Dataset section
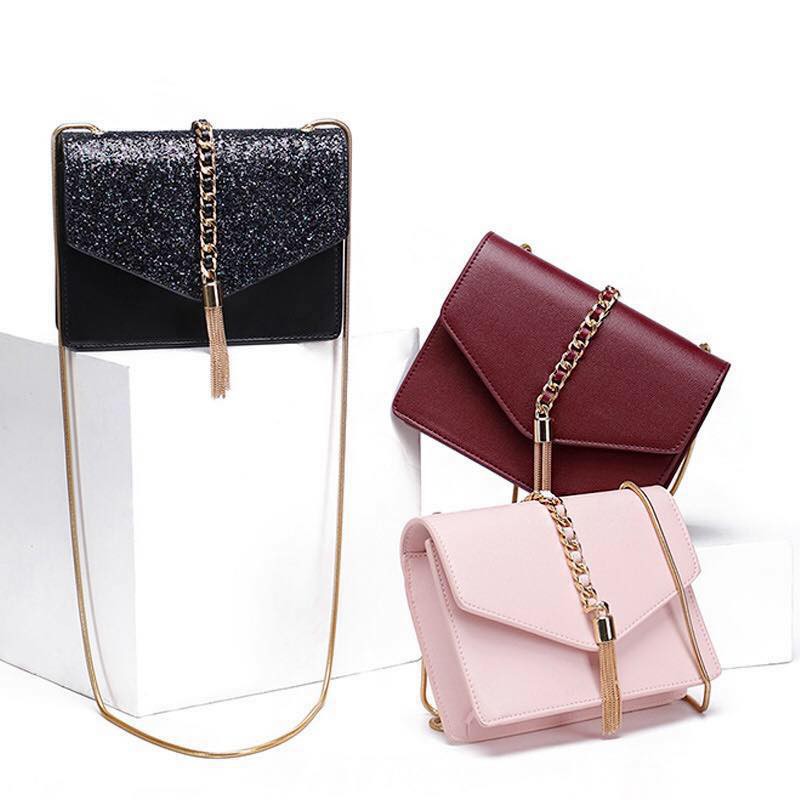 Charles and Keith Bag Shopee Philippines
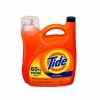 Tide Liquid 2x HE 107 Loads, Original Scent, 154 Fl. Oz. - 80364774 - Laundry Detergent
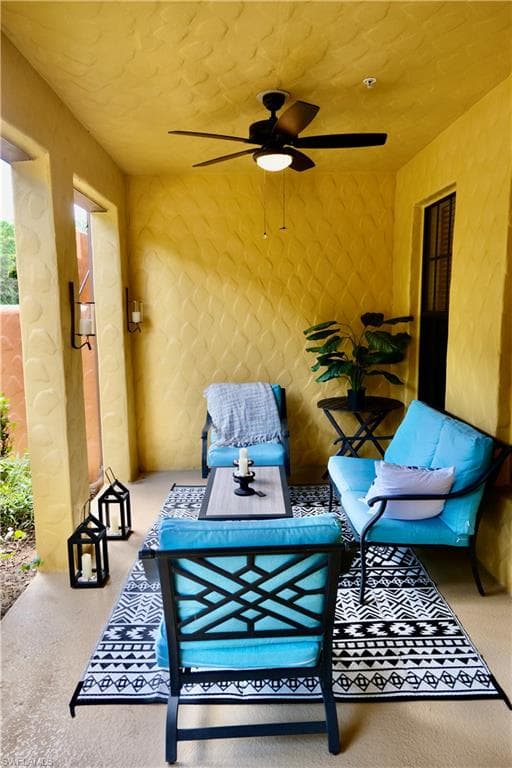 9107 Capistrano St S 7806, Naples, FL 34113-4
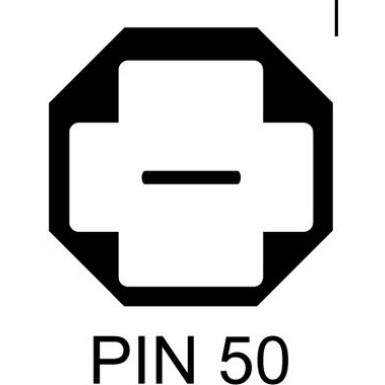 634.004.092 12V.Starter | CHRYSLER Voyager 3.3-3.8 90 | 634004092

Problem to solve
Copy the data exactly. Any picture it contains is to be omitted.

Answer box
 Charles and Keith Bag Shopee Philippines
 Tide Liquid 2x HE 107 Loads, Original Scent, 154 Fl. Oz. - 80364774 - Laundry Detergent
 9107 Capistrano St S 7806, Naples, FL 34113-4
 634.004.092 12V.Starter | CHRYSLER Voyager 3.3-3.8 90 | 634004092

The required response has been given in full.